DOCUMENT SEGMENT
Mon, Jun. 14, 2004
The White House said Monday it would not relax restrictions on embryonic stem-cell research, despite calls to do so by Ronald Reagan's family and hundreds of members of Congress.
The statement, coming only days after former President Reagan's funeral, shows the political charge the issue holds as the elections draw nearer.
"The president came up with a policy that will allow us to explore the promise of stem-cell research and do so in a way that doesn't cross a certain moral threshold that he set," White House spokesman Scott McClellan said. "That is his position, and that remains his position."
The pronouncement comes amid a concerted push by research advocates to turn sympathy for Reagan, who suffered from Alzheimer's disease, into stimulus for more-permissive stem-cell policies.
Stem cells are extraordinarily adaptable cells that can become any part of the human body and that, many scientists believe, could hold the clue to cures for diseases such as Alzheimer's, Parkinson's, multiple sclerosis, muscular dystrophy and diabetes.
"I think the greatest contribution we can make in the name of President Reagan is research into Alzheimer's ... and a commitment to stem-cell research," Sen. Dick Durbin, D-Ill., said Monday after meeting with researchers in Chicago. He's one of 58 senators who have written to the White House recently asking that it reconsider restrictive policies.
In the House of Representatives, 206 congressmen have signed a similar letter.

QUESTIONS
(1) In the stem-cell policy article, rewrite the passage from "The pronouncement comes" to "a similar letter.", putting "lawmakers" in place of "senators".
(2) Translate this sentence from the stem-cell policy article into Spanish: "In the House of Representatives, 206 congressmen have signed a similar letter."
(3) Carry the stem-cell policy article forward from its last sentence.

SUPPLIED DATA
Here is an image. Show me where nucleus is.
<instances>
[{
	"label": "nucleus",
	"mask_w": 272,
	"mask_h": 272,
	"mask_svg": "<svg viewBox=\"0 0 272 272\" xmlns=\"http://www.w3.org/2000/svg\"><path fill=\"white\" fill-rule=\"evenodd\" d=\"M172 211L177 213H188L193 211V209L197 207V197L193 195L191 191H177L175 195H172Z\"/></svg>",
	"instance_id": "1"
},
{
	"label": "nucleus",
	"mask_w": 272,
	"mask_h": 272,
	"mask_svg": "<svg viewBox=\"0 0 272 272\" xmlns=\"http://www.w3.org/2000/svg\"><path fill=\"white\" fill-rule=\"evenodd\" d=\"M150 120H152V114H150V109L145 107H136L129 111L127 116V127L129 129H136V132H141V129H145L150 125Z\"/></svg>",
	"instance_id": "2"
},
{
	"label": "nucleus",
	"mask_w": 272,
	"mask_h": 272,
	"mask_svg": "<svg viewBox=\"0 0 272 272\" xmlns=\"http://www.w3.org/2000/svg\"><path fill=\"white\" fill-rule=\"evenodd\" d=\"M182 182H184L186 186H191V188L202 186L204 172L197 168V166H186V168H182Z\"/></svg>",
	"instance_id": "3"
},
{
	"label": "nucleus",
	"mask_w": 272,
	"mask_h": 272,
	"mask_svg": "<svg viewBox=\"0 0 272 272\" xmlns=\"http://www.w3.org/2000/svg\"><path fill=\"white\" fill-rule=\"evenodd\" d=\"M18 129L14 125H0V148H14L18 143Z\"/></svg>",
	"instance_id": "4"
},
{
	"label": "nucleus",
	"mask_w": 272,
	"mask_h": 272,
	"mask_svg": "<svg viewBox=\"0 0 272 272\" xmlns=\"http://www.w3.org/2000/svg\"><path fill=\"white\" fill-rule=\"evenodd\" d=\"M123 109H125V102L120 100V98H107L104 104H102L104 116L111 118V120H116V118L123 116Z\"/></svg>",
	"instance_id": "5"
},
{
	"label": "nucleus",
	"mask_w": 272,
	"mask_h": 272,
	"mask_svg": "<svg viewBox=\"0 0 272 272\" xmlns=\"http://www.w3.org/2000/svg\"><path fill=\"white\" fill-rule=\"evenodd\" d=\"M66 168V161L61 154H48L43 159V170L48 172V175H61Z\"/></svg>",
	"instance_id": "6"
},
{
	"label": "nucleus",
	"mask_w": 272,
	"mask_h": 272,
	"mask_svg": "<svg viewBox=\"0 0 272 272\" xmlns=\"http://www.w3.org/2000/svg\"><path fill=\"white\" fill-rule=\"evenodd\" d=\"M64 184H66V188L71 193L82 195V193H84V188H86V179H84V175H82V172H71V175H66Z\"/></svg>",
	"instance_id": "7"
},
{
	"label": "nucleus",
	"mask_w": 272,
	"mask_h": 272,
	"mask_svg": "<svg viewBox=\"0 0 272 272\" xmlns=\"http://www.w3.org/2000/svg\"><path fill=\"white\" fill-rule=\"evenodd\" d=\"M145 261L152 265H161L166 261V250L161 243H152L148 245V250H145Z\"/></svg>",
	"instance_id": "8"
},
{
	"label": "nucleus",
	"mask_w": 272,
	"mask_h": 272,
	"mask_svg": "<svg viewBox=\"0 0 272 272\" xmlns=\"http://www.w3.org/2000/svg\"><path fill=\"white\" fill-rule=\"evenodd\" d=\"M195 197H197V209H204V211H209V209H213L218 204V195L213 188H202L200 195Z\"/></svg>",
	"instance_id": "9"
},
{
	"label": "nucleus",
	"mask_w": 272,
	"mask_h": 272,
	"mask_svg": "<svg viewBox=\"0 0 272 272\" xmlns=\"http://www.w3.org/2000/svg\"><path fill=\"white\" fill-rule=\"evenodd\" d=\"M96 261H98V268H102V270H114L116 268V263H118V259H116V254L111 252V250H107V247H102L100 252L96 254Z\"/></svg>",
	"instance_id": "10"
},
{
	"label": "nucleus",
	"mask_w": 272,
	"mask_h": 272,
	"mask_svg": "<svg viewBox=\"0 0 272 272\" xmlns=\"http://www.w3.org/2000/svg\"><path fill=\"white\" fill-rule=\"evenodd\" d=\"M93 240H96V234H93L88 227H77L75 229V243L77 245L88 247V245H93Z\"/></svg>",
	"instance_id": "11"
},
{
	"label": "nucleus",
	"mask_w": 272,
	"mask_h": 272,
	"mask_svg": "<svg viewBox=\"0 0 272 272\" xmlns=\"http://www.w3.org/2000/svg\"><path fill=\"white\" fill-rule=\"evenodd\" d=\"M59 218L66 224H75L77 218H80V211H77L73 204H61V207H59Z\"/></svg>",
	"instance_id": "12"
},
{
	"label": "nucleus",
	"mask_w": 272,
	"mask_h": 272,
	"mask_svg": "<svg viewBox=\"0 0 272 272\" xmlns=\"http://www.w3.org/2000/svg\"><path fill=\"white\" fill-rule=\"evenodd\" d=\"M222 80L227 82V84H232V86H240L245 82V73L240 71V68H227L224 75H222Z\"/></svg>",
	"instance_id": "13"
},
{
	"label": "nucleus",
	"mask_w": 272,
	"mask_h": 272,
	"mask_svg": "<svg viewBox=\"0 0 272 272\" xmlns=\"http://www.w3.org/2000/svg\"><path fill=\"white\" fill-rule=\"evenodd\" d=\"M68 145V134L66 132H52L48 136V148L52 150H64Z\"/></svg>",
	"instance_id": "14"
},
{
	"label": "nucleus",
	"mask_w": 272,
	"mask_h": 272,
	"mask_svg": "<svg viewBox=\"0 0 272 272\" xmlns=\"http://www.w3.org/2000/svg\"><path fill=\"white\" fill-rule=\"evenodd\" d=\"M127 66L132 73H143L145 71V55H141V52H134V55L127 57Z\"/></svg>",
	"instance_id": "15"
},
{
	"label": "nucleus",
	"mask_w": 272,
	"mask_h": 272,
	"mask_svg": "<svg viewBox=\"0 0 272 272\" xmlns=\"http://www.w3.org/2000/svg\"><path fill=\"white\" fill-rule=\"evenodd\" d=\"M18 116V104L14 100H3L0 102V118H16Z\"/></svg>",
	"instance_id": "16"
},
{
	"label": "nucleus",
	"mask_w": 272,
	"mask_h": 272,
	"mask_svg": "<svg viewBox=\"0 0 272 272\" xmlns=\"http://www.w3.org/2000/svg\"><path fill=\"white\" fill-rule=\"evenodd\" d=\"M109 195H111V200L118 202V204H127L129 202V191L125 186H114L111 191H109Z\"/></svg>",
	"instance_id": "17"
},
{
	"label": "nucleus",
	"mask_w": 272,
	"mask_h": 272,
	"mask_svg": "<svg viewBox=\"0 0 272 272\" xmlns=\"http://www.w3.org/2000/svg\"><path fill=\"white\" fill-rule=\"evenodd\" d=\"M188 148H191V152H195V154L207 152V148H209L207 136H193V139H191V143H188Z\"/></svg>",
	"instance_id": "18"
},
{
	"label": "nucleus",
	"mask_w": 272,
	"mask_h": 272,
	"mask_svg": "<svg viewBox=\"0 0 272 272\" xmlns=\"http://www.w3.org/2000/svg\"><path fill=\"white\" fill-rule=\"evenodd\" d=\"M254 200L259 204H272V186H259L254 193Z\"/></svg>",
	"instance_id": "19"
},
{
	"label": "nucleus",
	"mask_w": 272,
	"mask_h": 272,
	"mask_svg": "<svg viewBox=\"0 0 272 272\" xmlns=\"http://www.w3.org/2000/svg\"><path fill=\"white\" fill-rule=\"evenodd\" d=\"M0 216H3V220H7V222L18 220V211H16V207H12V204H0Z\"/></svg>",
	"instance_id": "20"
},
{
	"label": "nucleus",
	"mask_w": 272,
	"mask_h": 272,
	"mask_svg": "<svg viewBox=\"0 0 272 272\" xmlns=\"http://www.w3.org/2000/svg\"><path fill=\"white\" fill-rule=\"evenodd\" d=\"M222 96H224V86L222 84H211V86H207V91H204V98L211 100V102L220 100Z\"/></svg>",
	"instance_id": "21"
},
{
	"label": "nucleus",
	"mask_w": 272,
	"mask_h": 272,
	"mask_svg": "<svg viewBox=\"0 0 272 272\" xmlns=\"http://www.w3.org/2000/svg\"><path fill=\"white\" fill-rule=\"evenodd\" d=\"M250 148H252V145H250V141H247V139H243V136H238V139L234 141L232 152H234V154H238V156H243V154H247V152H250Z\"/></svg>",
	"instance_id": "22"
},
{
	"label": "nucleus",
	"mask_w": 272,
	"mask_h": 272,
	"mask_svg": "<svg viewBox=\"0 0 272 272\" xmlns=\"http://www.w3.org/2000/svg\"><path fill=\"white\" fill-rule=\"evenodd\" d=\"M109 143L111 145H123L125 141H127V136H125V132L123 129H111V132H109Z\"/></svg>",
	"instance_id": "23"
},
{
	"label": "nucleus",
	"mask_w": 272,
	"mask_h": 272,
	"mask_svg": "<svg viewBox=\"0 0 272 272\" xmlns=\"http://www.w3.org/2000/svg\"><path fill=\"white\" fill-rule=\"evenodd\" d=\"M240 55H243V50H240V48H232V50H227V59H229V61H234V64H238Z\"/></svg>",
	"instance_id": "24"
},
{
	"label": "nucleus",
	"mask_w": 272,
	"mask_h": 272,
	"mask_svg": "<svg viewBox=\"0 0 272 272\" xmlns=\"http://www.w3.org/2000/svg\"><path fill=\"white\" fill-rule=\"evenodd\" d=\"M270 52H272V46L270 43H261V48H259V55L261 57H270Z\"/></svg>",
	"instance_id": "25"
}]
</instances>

TASK ANSWERS
(1)
The pronouncement comes amid a concerted push by research advocates to turn sympathy for Reagan, who suffered from Alzheimer's disease, into stimulus for more-permissive stem-cell policies.
Stem cells are extraordinarily adaptable cells that can become any part of the human body and that, many scientists believe, could hold the clue to cures for diseases such as Alzheimer's, Parkinson's, multiple sclerosis, muscular dystrophy and diabetes.
"I think the greatest contribution we can make in the name of President Reagan is research into Alzheimer's ... and a commitment to stem-cell research," Sen. Dick Durbin, D-Ill., said Monday after meeting with researchers in Chicago. He's one of 58 lawmakers who have written to the White House recently asking that it reconsider restrictive policies.
In the House of Representatives, 206 congressmen have signed a similar letter.

(2) En la Cámara de Representantes, 206 congresistas han firmado una carta similar.

(3)
For the last week, patients and their families have been flooding Washington with e-mails and phone calls. This week, research advocates are launching a major petition drive, asking scientists, doctors, foundations, universities and patient groups to call on the government to permit more-extensive research.
"We won't give up," said Dan Perry, president of the Coalition for the Advancement of Medical Research, which is organizing the effort.
Restrictions limit federally funded stem-cell research to cell lines created before Aug. 9, 2001. Of more than 70 lines allowed, only 10 are truly useful, scientists report. Bush set existing policies in a presidential order almost three years ago.
Conservatives, while grieving over Reagan's death, have remained unmoved in their conviction that research on stem cells derived from embryos is unacceptable ethically because it involves the destruction of a potential human life.
Increasingly, conservatives also argue that the promise of embryonic stem-cell research has not been realized and may be overstated.
"We've had more than 20 years of embryonic stem-cell research in mice, and we don't have a single cure," said Pia de Solenni, director of life and women's issues for the Family Resource Council.
"The president has shown his commitment to authentic science and the defense of human life," she added.
Bush can't afford to alienate this core, conservative base only months before the election, political commentators said. But he cannot appear insensitive to entreaties from Nancy Reagan, whose grief at her husband's death moved millions of people and who believes stem-cell research offers hope for cures to disease.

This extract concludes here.